Несмотря на всю мягкость характера, она могла капнуть немного яда в невинную на первый взгляд фразу, когда этого требовал случай.
— И в какой цвет вы его собираетесь красить?
— Мы выбрали красивый оттенок зеленого. А крыша, разумеется, будет темно-красная. Мистер Роджер Пай сегодня купит в городе краску.
— А кто будет делать работу?
— Мистер Джошуа Пай из Кармоди. Он уже почти кончил крыть крышу. Нам пришлось дать заказ ему, потому что все Паи — а их здесь четыре семьи, как вы знаете, — заявили, что не дадут ни цента, если работу не поручат Джошуа. Они подписались на двенадцать долларов, и нам не захотелось терять такую большую сумму, хотя некоторые думают, что не следовало поручать дело Паям. Миссис Линд говорит, они вечно стараются вылезти вперед.
— Главный вопрос — справится ли этот Джошуа со своей работой как следует. Если да, то, по-моему мнению, не имеет значения, Пай он или не Пай.
— Его считают хорошим работником, хотя и говорят, что человек он странный. Он никогда ни с кем не разговаривает.
— Ну, тогда, по здешним меркам, он действительно странный, — заметил мистер Харрисон сухо. — Я и сам не был болтлив, пока не перебрался в Авонлею, а тут пришлось разговориться в порядке самозащиты, иначе миссис Линд объявила бы, что я немой, и начала бы собирать деньги по подписке, чтобы научить меня объясняться жестами… Ты уже уходишь, Аня?
— Да, мне пора. Я должна еще кое-что сшить для Доры сегодня вечером. К тому же Дэви, вероятно, уже досадил Марилле каким-нибудь очередным озорством. Первое, что он сказал мне сегодня утром: "Аня, куда уходит темнота? Я хочу знать". Я рассказала ему, что она уходит на другую сторону земного шара, но после завтрака он объявил, что это не так — что она уходит на дно колодца. Марилла говорит, что за сегодняшний день четыре раза поймала его, когда он, свесившись в колодец, пытался разглядеть дно.

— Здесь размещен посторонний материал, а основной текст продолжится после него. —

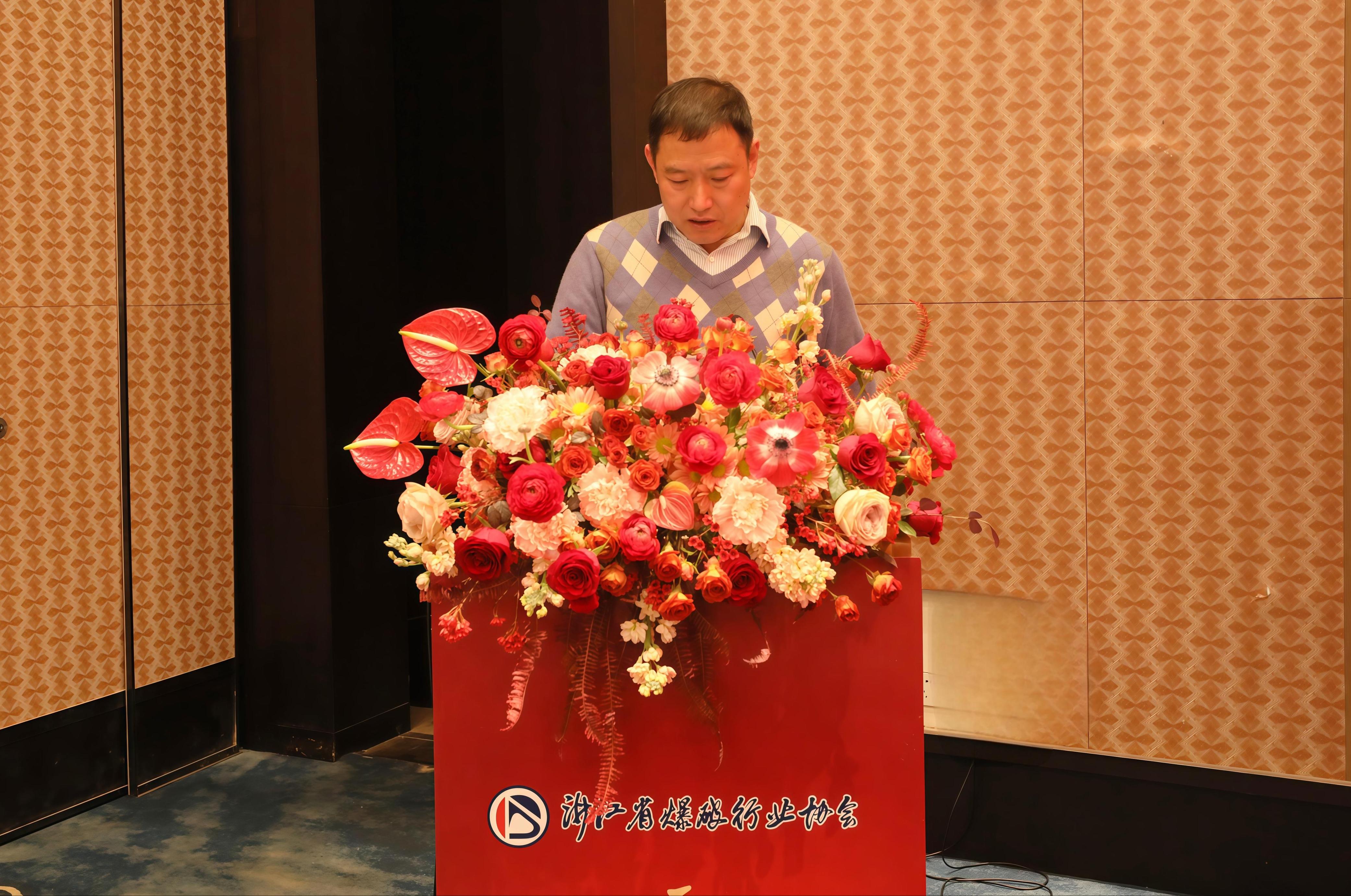 新年新愿景，奋进新征程 ——协会召开第五届理事会第三次全体会议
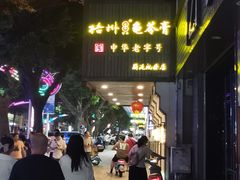 -梧州双钱龟苓膏(丽港航母店)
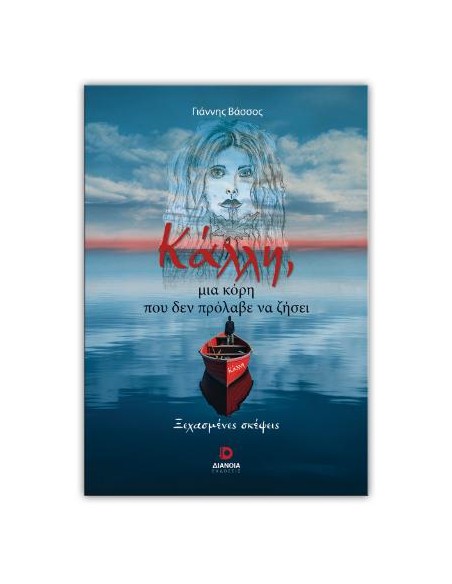 ΚΑΛΛΗ, ΜΙΑ ΚΟΡΗ ΠΟΥ ΔΕΝ ΠΡΟΛΑΒΕ ΝΑ ΖΗΣΕΙ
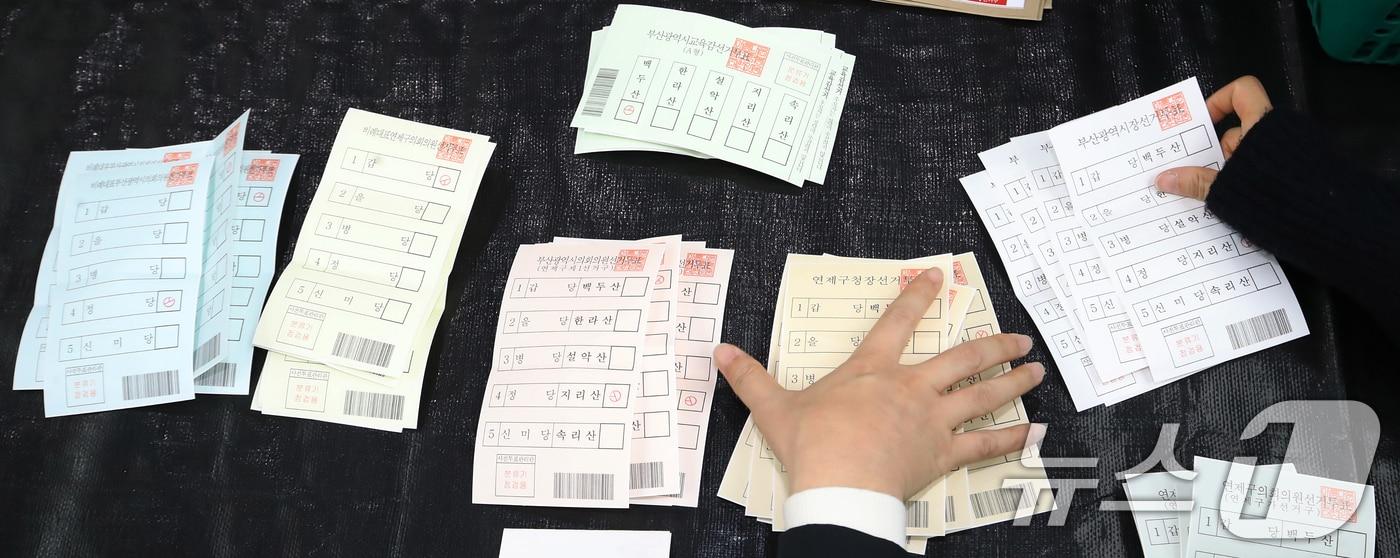 본문 이미지 - 24일 오후 부산 해운대구 벡스코 제2전시장에서 부산시선관위와 구·군선관위 직원들이 제9회 전국동시지방선거를 앞두고 모의 개표 실습을 하고 있다. 이번 모의 개표 실습은 단일 선거와 달리 복잡한 지방선거 개표 절차를 점검하고 효율적인 개표 관리 방안을 마련하기 위해 준비됐다. 2026.2.24 ⓒ 뉴스1 윤일지 기자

— Это разбойник! — объявил мистер Харрисон. — Прибежал сюда вчера и, пока я был на скотном дворе, вырвал у Джинджера из хвоста шесть перьев. Бедная птица с тех пор хандрит. Я думаю, эти дети для вас сущее наказание! Куча забот с ними!
— Все, что стоит иметь, требует забот, — сказала Аня, втайне решив простить Дэви следующую проделку, какой бы она ни оказалась, за то, что он отомстил Джинджеру за ее страдания.
Вечером мистер Роджер Пай привез домой краску для клуба, и на следующий же день мистер Джошуа Пай, угрюмый, неразговорчивый человек, начал красить. Никто не мешал ему работать. Клуб стоял на так называемой «нижней» дороге. Поздней осенью она всегда была сырой и грязной, и люди, направлявшиеся в Кармоди, ехали по более длинной «верхней» дороге. Клуб был окружен довольно густым еловым лесом, и его можно было увидеть только с близкого расстояния. Мистер Джошуа Пай трудился в полном одиночестве, которое было так дорого его независимой и необщительной душе.